John Siddique (born July 1964) is best known as a spiritual teacher, poet, and author.
He is the founder of Authentic Living, through which he aims to encourage people from all walks of life awaken to what he calls their "true naturalness".

Siddique is not aligned with any particular religion, philosophy, or tradition. Known for his authenticity, humour, and "feet on the ground" wisdom, his work has quietly reached millions of people. He has to date published eight books. His teachings and writings have featured in Time Magazine, The Guardian, Granta, on CNN and the BBC. The Times of India calls him "Rebellious by nature, pure at heart." The Spectator magazine describes him as "A stellar British poet." New York Times correspondent Bina Shah says Siddique is "One of the best poets of our generation." Former Scottish Poet Laureate Jackie Kay speaks of Siddique's writing as being "A brilliant balancing act."
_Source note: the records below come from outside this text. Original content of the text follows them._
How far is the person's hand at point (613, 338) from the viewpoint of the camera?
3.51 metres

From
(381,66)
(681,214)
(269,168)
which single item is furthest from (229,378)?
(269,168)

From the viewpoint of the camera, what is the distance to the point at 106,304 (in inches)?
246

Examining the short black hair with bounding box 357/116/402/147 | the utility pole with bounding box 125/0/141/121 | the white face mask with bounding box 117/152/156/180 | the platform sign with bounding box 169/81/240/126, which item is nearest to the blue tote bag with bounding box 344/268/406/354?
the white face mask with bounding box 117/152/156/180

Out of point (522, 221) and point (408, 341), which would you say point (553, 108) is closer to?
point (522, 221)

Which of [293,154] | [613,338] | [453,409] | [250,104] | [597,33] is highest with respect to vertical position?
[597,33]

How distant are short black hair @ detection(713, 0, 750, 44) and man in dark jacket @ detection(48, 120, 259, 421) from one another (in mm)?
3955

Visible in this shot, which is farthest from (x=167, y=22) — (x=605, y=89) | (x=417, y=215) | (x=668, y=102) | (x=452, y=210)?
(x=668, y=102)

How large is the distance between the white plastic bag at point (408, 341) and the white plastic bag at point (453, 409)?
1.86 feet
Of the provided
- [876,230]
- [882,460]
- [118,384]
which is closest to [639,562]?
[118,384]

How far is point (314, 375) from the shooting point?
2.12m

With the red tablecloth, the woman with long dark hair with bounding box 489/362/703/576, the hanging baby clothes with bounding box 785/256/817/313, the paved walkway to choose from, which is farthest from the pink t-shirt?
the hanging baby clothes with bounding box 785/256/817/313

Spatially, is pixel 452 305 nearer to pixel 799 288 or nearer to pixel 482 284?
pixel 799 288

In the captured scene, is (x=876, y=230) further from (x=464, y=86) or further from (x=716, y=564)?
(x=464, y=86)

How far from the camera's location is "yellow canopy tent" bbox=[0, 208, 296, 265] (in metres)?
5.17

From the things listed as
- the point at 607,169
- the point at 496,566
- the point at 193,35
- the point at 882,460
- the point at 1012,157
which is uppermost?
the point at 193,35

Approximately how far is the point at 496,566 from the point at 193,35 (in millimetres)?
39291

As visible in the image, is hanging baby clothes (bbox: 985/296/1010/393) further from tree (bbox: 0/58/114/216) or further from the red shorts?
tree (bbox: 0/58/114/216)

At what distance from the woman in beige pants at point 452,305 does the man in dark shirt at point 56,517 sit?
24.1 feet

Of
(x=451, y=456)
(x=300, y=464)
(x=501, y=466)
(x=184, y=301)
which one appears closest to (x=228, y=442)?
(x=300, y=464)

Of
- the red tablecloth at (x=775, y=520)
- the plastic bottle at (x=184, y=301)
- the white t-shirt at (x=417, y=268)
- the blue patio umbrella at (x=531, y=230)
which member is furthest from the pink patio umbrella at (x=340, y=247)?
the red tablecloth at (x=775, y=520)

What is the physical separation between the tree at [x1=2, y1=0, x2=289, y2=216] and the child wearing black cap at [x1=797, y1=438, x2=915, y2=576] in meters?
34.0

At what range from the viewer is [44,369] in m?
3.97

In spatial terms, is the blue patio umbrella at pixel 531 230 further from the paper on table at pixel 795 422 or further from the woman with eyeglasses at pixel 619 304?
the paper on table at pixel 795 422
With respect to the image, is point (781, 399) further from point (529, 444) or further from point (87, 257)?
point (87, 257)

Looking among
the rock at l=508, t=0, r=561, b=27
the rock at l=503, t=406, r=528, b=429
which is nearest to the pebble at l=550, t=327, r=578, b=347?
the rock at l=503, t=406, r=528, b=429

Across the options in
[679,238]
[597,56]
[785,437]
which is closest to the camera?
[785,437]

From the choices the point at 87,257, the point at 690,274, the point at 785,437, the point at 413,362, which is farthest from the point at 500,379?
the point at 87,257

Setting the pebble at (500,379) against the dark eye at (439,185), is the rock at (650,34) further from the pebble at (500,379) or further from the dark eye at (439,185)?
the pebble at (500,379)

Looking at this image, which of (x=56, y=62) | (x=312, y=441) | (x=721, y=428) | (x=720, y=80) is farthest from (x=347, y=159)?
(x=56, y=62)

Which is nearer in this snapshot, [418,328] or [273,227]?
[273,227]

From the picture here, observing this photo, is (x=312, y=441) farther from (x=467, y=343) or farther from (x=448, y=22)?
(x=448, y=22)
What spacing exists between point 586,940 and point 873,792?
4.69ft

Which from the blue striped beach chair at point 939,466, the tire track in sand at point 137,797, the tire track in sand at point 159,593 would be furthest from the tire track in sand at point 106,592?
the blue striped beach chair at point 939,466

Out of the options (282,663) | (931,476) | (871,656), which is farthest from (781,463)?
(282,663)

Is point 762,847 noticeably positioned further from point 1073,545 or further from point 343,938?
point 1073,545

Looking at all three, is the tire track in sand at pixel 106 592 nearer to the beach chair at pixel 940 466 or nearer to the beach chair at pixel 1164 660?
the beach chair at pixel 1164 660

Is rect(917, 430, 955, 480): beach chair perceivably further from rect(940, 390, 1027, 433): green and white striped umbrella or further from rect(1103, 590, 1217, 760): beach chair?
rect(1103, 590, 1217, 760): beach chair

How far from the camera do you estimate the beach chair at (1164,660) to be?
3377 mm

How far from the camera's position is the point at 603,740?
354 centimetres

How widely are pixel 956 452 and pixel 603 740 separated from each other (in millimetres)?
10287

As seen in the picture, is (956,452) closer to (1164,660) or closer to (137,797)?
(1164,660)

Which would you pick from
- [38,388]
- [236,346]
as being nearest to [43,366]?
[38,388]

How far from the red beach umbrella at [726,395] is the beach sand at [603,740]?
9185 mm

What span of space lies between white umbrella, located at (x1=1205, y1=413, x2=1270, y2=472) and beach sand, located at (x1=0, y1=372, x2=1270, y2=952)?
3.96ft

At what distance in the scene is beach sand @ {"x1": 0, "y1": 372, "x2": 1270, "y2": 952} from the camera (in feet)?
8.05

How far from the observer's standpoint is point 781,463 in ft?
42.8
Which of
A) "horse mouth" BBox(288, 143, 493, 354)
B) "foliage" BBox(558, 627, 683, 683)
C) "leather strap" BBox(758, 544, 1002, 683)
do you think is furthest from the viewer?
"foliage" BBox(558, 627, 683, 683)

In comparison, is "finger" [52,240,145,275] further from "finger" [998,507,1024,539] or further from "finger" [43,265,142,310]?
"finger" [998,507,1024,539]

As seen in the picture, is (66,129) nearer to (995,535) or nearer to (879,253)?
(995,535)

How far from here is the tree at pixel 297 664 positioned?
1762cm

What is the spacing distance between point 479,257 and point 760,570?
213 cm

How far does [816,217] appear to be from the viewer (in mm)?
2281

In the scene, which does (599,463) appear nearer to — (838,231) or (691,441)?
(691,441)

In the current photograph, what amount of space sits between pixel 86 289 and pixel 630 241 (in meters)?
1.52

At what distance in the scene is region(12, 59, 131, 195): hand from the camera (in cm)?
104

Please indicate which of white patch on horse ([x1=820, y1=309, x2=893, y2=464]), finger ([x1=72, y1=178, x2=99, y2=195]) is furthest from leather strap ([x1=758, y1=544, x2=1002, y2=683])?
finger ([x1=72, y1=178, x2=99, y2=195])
Siddique is the Honorary Fellow in Creative Writing at Leicester University. He is the former Laureate of the British city of Canterbury, and British Council Poet in Residence at California State University, Los Angeles. Over the years, he has held a number of roles with the Royal Literary Fund (RLF), including being the RLF Fellow at York St. John University. Alongside his spiritual work, he is a commissioning editor for the Royal Literary Fund's WritersMosaic initiative.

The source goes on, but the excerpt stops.